# zeni geva ( early years) japanese trio of sludgy metalized rock



## deprofundis (Apr 25, 2014)

I like these guys there early work kil, i have there lp how to kill quite brutal rendition of primal sludge
hint of black sabbath can be heard on there official nort american debut maximun money monster, than there is the excellent ''total castration'' ideal when you feel angry, follow by en e.p called ''nai-ha'' one of there best in my eyes, than we have (dramatic drum rolls) a tribute to death metal by the sludge behemot from the land of rising sun '' desire for agony'' yeah love this stuff

The two other album are more conceptual more proggy freedom bandage and 10000 light year aways..love these guys, see i dont lisen to zeni geva at maximun volume i would annoy my neighbor im a respectable gentelmen beside fews ultra heavvy sludge legend zeni geva, gore, godflesh i ardly lisen to heavy stuff. Because these band are art school...

But i still lisen to some old sabbath too, so i guess im a classic guys overall...

Any fan of these japanese legens here, forget swans, there not that musical for primal sludge, but zeni geva is math rock, prog-ish, try there music.

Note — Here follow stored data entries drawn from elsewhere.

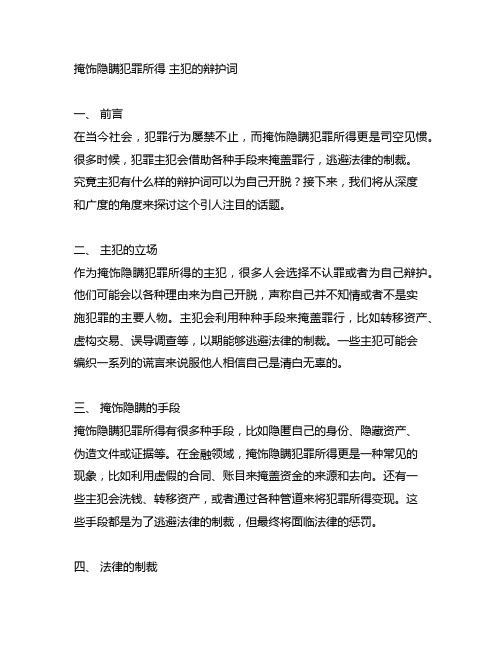 掩饰隐瞒犯罪所得 主犯的辩护词

一、 前言
在当今社会，犯罪行为屡禁不止，而掩饰隐瞒犯罪所得更是司空见惯。很多时候，犯罪主犯会借助各种手段来掩盖罪行，逃避法律的制裁。究竟主犯有什么样的辩护词可以为自己开脱？接下来，我们将从深度和广度的角度来探讨这个引人注目的话题。

二、 主犯的立场
作为掩饰隐瞒犯罪所得的主犯，很多人会选择不认罪或者为自己辩护。他们可能会以各种理由来为自己开脱，声称自己并不知情或者不是实施犯罪的主要人物。主犯会利用种种手段来掩盖罪行，比如转移资产、虚构交易、误导调查等，以期能够逃避法律的制裁。一些主犯可能会编织一系列的谎言来说服他人相信自己是清白无辜的。

三、 掩饰隐瞒的手段
掩饰隐瞒犯罪所得有很多种手段，比如隐匿自己的身份、隐藏资产、伪造文件或证据等。在金融领域，掩饰隐瞒犯罪所得更是一种常见的现象，比如利用虚假的合同、账目来掩盖资金的来源和去向。还有一些主犯会洗钱、转移资产，或者通过各种管道来将犯罪所得变现。这些手段都是为了逃避法律的制裁，但最终将面临法律的惩罚。

四、 法律的制裁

Sayonara TC people and tonight one of my post got shredded for no reason i dont get it, you shawll not complaint against your persecutor, what kind of garbage this is tolered tyrants, but anyway.This detail is futile


----------



## ST4 (Oct 27, 2016)

Wow, they sound quite good. I love sludge/doom and extreme metal. I see you like Swans, Godflesh, Black Sabbath too! Awesome deprofundis! I've been getting back into a little metal lately :tiphat:

I'm listening to Zeni Geva's first album now


----------



## deprofundis (Apr 25, 2014)

Great to see some people are into the same stuff i am ST4, you seem like a cool person, nice to know people like you exist, thus meaning into classical and experimental heavy weight of sludge, i like some electro too the classic Jean-michel Jarre, more so vangelis , darkwave band of fame or obscurity like DcD , Arcana ,early Delerium the first 4 album before it turn pop format.And many obscur music i have vaudou music and world beat, celtic pop like lorena mckennit ect

Take care you support is appreciated.


----------